A Major Projects Authority report has found that the cost of universal credit will rise to £15.8bn.
An official report looking into significant government programmes has found that the cost of universal credit has risen by £3bn to £15.8bn in two years, reports the Guardian.
The programme has also encountered further delays and is unlikely to be fully implemented until 2020.
According to the report, the “total budgeted whole-life costs” of universal credit will be £15.84bn and will be completed in April 2020. In 2012, the estimated cost for universal credit was £12.85bn, however no figures were available in 2013 because the entire scheme was forced to reset.
Stephen Timms, the acting shadow work and pensions secretary, called for the government’s spending watchdog, the National Audit Office, to review the management of the scheme. “These new figures have shown how wrongIain Duncan Smithis to claim universal credit is ‘on time and on budget’. It will take 495 years to fully roll out universal credit at the current rate,” he said.
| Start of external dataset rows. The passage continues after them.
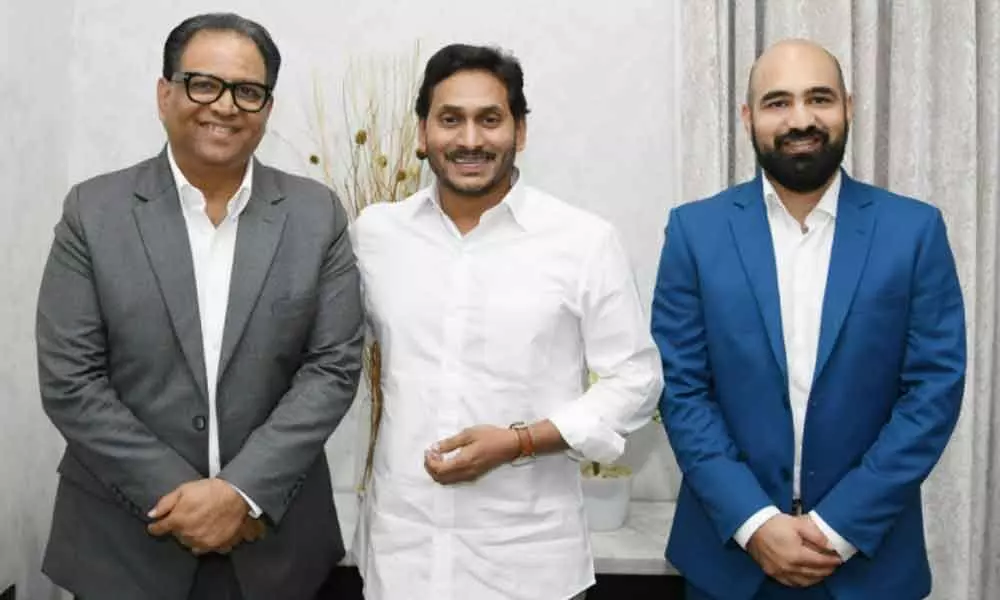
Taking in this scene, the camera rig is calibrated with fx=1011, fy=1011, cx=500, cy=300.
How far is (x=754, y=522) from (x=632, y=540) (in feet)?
2.34

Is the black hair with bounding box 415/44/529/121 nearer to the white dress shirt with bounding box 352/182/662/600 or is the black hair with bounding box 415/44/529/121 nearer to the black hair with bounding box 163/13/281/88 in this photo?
the white dress shirt with bounding box 352/182/662/600

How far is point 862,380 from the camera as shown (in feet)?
6.33

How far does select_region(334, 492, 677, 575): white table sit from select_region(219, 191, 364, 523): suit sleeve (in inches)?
18.2

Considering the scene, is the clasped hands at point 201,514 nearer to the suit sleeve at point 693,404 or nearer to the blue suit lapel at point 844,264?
the suit sleeve at point 693,404

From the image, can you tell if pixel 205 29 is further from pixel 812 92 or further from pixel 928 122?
pixel 928 122

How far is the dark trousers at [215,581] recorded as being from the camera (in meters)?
1.87

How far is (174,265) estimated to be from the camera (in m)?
1.81

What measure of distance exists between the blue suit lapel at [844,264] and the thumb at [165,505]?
119 cm

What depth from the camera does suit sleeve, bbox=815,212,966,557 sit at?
6.15ft

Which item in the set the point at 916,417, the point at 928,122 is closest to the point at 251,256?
the point at 916,417

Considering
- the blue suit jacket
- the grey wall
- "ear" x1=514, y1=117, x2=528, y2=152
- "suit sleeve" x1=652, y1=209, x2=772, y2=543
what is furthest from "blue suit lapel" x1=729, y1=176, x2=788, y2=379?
the grey wall

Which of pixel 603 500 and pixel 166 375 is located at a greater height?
pixel 166 375

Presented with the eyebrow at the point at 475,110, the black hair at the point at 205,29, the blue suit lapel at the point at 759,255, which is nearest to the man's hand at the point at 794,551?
the blue suit lapel at the point at 759,255

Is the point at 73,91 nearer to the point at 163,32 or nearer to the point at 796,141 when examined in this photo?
the point at 163,32
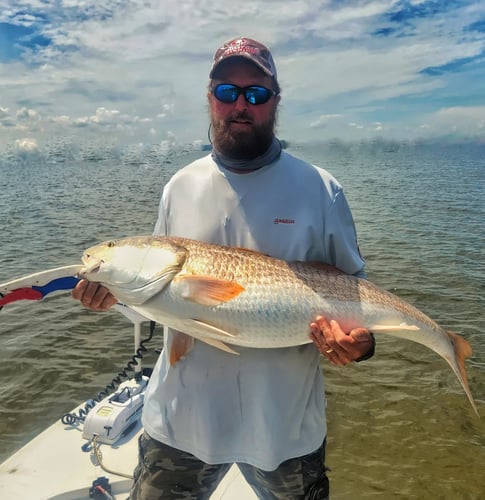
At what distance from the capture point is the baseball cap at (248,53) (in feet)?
9.66

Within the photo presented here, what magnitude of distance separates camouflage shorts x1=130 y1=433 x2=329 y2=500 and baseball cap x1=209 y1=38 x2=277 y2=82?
2.26 metres

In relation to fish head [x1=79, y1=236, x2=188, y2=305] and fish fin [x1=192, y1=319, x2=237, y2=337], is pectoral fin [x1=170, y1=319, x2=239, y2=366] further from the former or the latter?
fish head [x1=79, y1=236, x2=188, y2=305]

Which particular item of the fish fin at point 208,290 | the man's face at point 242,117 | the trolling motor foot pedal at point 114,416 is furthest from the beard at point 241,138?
the trolling motor foot pedal at point 114,416

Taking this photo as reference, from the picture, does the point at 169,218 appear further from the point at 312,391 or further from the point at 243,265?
the point at 312,391

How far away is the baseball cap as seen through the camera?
2.95 metres

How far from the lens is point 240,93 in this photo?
9.74 ft

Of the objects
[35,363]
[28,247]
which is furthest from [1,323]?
[28,247]

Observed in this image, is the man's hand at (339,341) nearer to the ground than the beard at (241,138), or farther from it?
nearer to the ground

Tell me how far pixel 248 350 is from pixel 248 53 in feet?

A Department for Work and Pensions (DWP) spokeswoman claimed that there has been no overall increase in costs, and blamed the apparent increase in costs on an accounting device. “There is no increase to the budget for universal credit – this is just an accounting measure which includes the cost of running universal credit over more years. In fact we’ve reduced the investment costs for universal credit by 25%. When fully rolled out UC will bring economic benefit of £7bn a year,” she said.